***** Document extract

Mother of Winter (1996) and Icefalcon’s Quest (1998) are two further instalments in the Darwath series. They’re essentially standalone novels, taking place some time after the events of the initial trilogy. And no, I didn’t read them as ebooks—but if it weren’t for having read the first three ebooks, I would never have been moved to track this pair down in my friendly local copyright library. (Both Mother of Winter and Icefalcon’s Quest appear to be out of print and hard to find. This saddens me, since from where I stand now, the Darwath series is quite possibly my favourite of all Hambly’s fantasies.)

Tracking them down in the library was, it turns out, an excellent decision. Mother of Winter and Icefalcon’s Quest are books from a writer at the peak of her powers.

I have complicated feelings about Mother of Winter. Gil, Rudy, Ingold and Minalde are once again the major protagonists, but—even compared to The Time of the DarkMother of Winter is a book full of coldness, bleakness, and desperation.

**********

The tasks »
• 1. In the Darwath series review, rewrite the passage from "I have complicated" to "bleakness, and desperation.", replacing "complicated feelings" with "mixed feelings".
• 2. Condense the paragraph of the Darwath series review that begins "Mother of Winter (1996) and Icefalcon’s Quest" into a shorter version that keeps its main facts.

***** Excerpted data

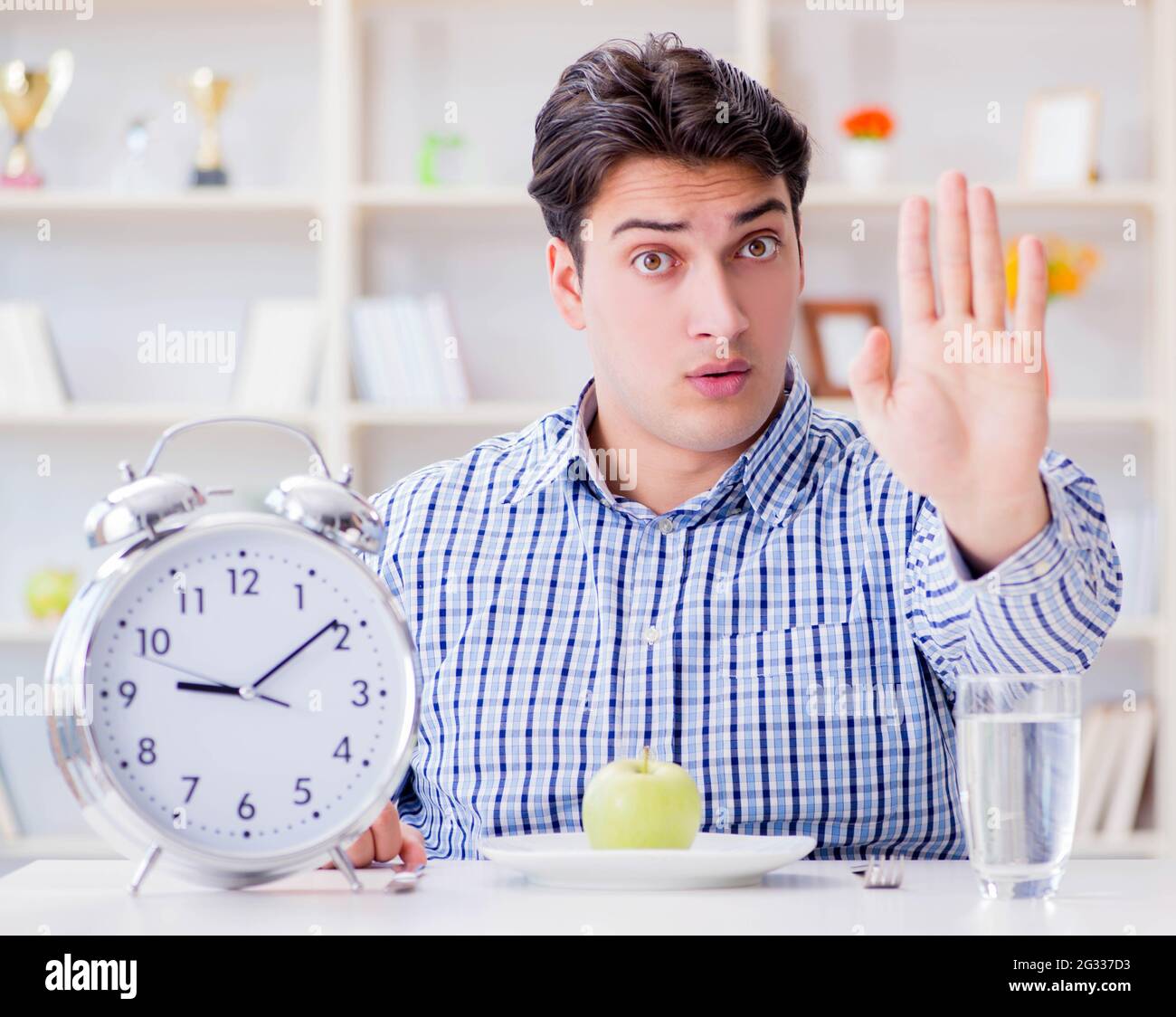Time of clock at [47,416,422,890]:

**********
***** Excerpted data

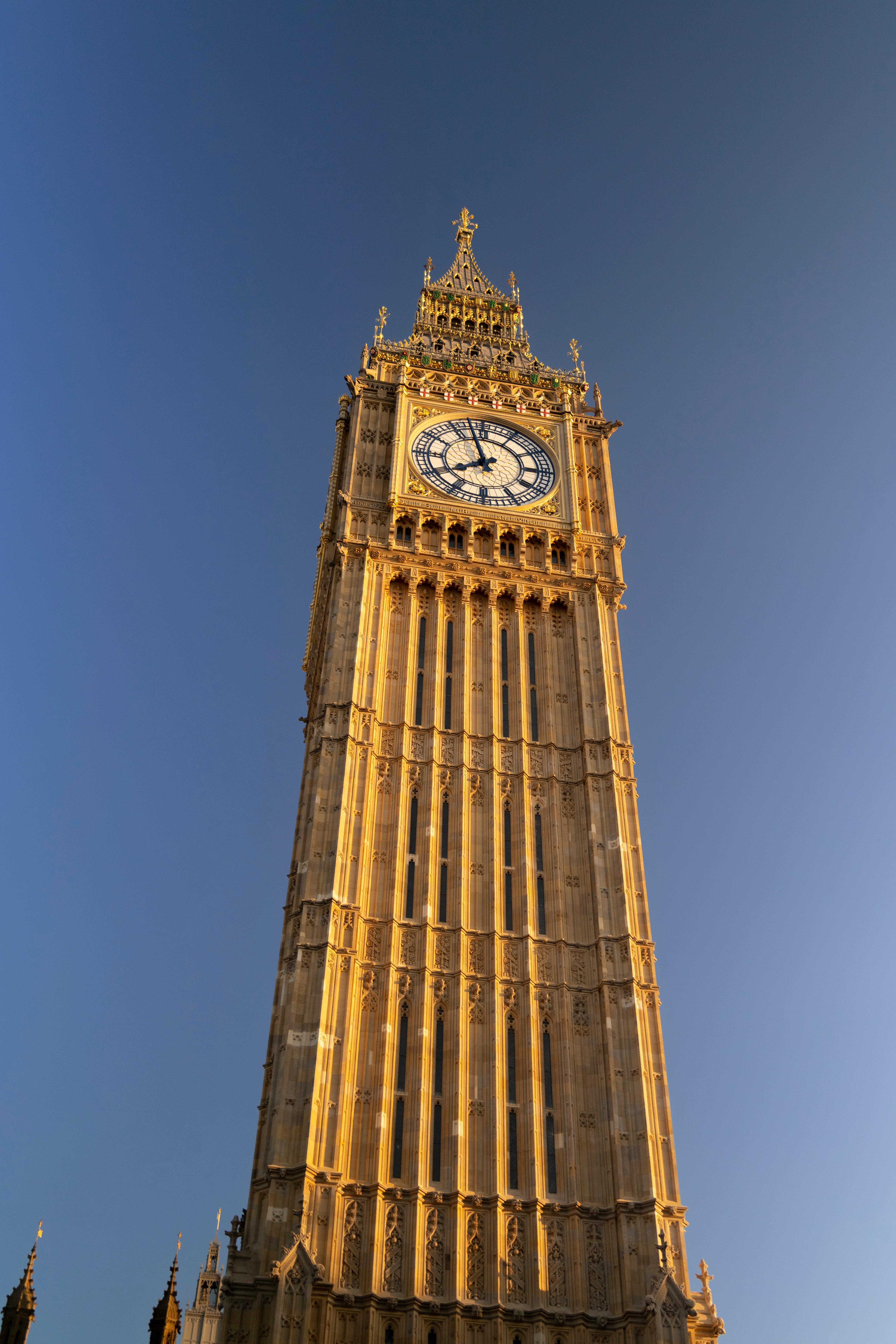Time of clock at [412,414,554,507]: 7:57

**********

Answers given »
• 1.
I have mixed feelings about Mother of Winter. Gil, Rudy, Ingold and Minalde are once again the major protagonists, but—even compared to The Time of the DarkMother of Winter is a book full of coldness, bleakness, and desperation.

• 2. Mother of Winter (1996) and Icefalcon’s Quest (1998) are two more Darwath books. They are largely standalone and set some time after the first trilogy. The writer did not read them as ebooks, but reading the first three as ebooks prompted a search for them in a local copyright library. Both appear to be out of print and hard to find. That saddens the writer, who now considers the Darwath series possibly the favorite of all Hambly’s fantasies.